Prates Marcos O
Department of Statistics, Universidade Federal de Minas Gerais, Belo Horizonte, Brazil.
Stat Methods Med Res. 2019 Sep;28(9):2583-2594. doi: 10.1177/0962280218767985. Epub 2018 Apr 9.
Extreme learning machines have gained a lot of attention by the machine learning community because of its interesting properties and computational advantages. With the increase in collection of information nowadays, many sources of data have missing information making statistical analysis harder or unfeasible.
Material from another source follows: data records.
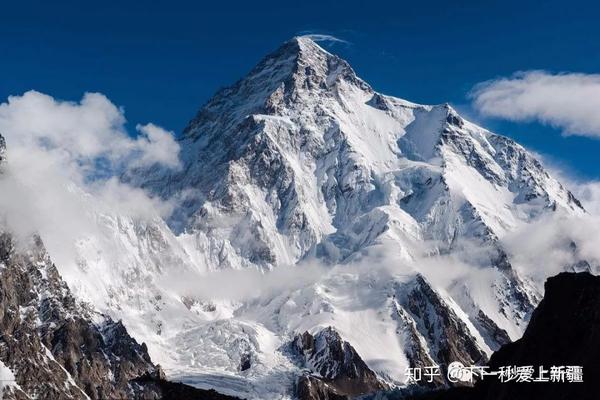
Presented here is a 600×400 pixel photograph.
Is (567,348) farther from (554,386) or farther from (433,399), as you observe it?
(433,399)

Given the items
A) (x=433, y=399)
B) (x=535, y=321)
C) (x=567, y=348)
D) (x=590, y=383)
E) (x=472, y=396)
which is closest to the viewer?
(x=590, y=383)

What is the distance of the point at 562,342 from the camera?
14725 centimetres

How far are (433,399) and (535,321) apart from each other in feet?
140

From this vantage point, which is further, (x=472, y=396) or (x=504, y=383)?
(x=472, y=396)

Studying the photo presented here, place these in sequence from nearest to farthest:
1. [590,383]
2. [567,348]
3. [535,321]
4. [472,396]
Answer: [590,383] < [567,348] < [535,321] < [472,396]

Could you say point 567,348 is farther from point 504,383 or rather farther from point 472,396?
point 472,396

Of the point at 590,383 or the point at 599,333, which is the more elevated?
the point at 599,333

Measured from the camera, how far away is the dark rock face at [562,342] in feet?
435

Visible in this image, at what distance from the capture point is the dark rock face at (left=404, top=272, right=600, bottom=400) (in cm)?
13262

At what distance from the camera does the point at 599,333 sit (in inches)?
5394

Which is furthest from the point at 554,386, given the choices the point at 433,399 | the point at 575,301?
the point at 433,399

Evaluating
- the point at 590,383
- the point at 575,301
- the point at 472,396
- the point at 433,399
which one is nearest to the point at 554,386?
the point at 590,383

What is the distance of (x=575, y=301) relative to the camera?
Answer: 152 meters

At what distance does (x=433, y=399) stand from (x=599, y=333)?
6263 cm
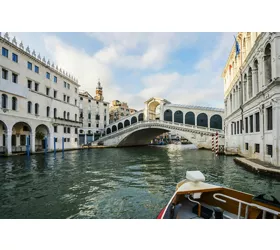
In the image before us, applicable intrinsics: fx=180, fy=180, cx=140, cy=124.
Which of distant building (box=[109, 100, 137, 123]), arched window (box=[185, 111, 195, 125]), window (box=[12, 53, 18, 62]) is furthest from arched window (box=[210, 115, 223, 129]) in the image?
distant building (box=[109, 100, 137, 123])

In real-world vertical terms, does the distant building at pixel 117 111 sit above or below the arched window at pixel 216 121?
above

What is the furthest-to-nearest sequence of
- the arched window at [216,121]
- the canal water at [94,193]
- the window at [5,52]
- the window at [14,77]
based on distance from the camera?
1. the arched window at [216,121]
2. the window at [14,77]
3. the window at [5,52]
4. the canal water at [94,193]

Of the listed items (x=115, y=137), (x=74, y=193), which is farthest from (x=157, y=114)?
(x=74, y=193)

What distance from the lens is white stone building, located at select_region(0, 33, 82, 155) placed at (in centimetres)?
1477

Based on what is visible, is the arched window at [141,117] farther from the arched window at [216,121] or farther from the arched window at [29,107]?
the arched window at [29,107]

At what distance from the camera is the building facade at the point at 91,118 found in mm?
35469

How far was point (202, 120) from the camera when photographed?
27.5 meters

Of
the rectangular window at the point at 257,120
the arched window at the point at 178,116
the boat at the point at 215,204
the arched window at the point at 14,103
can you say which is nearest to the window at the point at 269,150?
the rectangular window at the point at 257,120

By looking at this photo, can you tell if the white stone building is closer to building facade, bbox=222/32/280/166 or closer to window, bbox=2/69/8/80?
window, bbox=2/69/8/80

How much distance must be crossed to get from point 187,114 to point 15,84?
22683 mm

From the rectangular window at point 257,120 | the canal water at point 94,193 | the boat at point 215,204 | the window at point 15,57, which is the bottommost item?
the canal water at point 94,193

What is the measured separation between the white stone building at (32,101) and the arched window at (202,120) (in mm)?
18091

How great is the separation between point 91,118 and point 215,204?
34.9 m

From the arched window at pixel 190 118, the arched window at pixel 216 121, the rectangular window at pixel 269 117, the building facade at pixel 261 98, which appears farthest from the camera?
the arched window at pixel 190 118
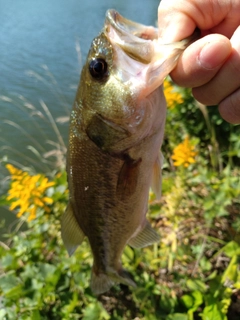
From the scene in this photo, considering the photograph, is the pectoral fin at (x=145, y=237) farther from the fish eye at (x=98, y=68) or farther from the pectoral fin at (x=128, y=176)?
the fish eye at (x=98, y=68)

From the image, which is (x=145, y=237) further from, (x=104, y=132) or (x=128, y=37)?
(x=128, y=37)

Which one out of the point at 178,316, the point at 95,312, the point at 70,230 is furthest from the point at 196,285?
the point at 70,230

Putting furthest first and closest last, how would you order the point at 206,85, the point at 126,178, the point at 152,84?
1. the point at 126,178
2. the point at 206,85
3. the point at 152,84

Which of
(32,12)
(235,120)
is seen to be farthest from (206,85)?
(32,12)

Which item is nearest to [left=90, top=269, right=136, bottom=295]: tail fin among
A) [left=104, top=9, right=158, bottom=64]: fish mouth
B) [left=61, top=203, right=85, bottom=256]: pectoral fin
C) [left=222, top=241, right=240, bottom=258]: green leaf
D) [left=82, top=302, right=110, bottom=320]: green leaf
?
[left=61, top=203, right=85, bottom=256]: pectoral fin

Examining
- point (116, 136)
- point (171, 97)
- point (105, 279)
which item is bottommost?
point (105, 279)

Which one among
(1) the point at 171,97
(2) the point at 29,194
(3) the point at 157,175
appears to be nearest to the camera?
(3) the point at 157,175

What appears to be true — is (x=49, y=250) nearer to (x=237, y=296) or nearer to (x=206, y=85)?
(x=237, y=296)
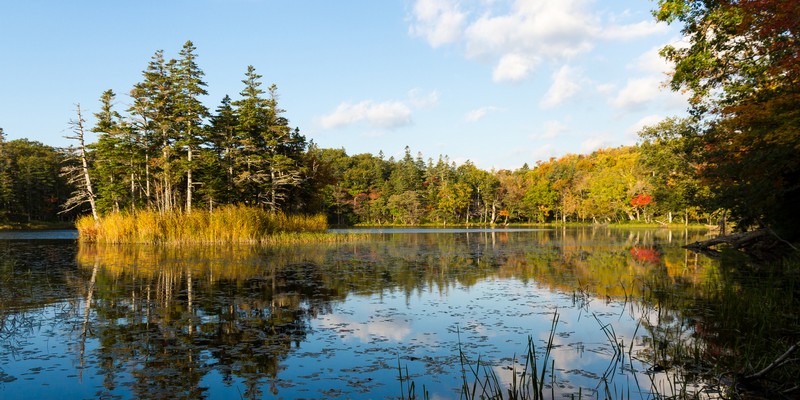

In this paper, we present a new model, coined spatial extreme learning machine, that combine spatial modeling with extreme learning machines keeping the nice properties of both methodologies and making it very flexible and robust. As explained throughout the text, the spatial extreme learning machines have many advantages in comparison with the traditional extreme learning machines. By a simulation study and a real data analysis we present how the spatial extreme learning machine can be used to improve imputation of missing data and uncertainty prediction estimation.
极限学习机因其有趣的特性和计算优势而受到机器学习界的广泛关注。随着当今信息收集量的增加,许多数据源存在缺失信息,这使得统计分析变得更加困难或不可行。在本文中,我们提出了一种新的模型,即空间极限学习机,它将空间建模与极限学习机相结合,保留了两种方法的优良特性,使其非常灵活且稳健。正如文中所解释的,与传统极限学习机相比,空间极限学习机具有许多优势。通过模拟研究和实际数据分析,我们展示了空间极限学习机如何用于改进缺失数据的插补和不确定性预测估计。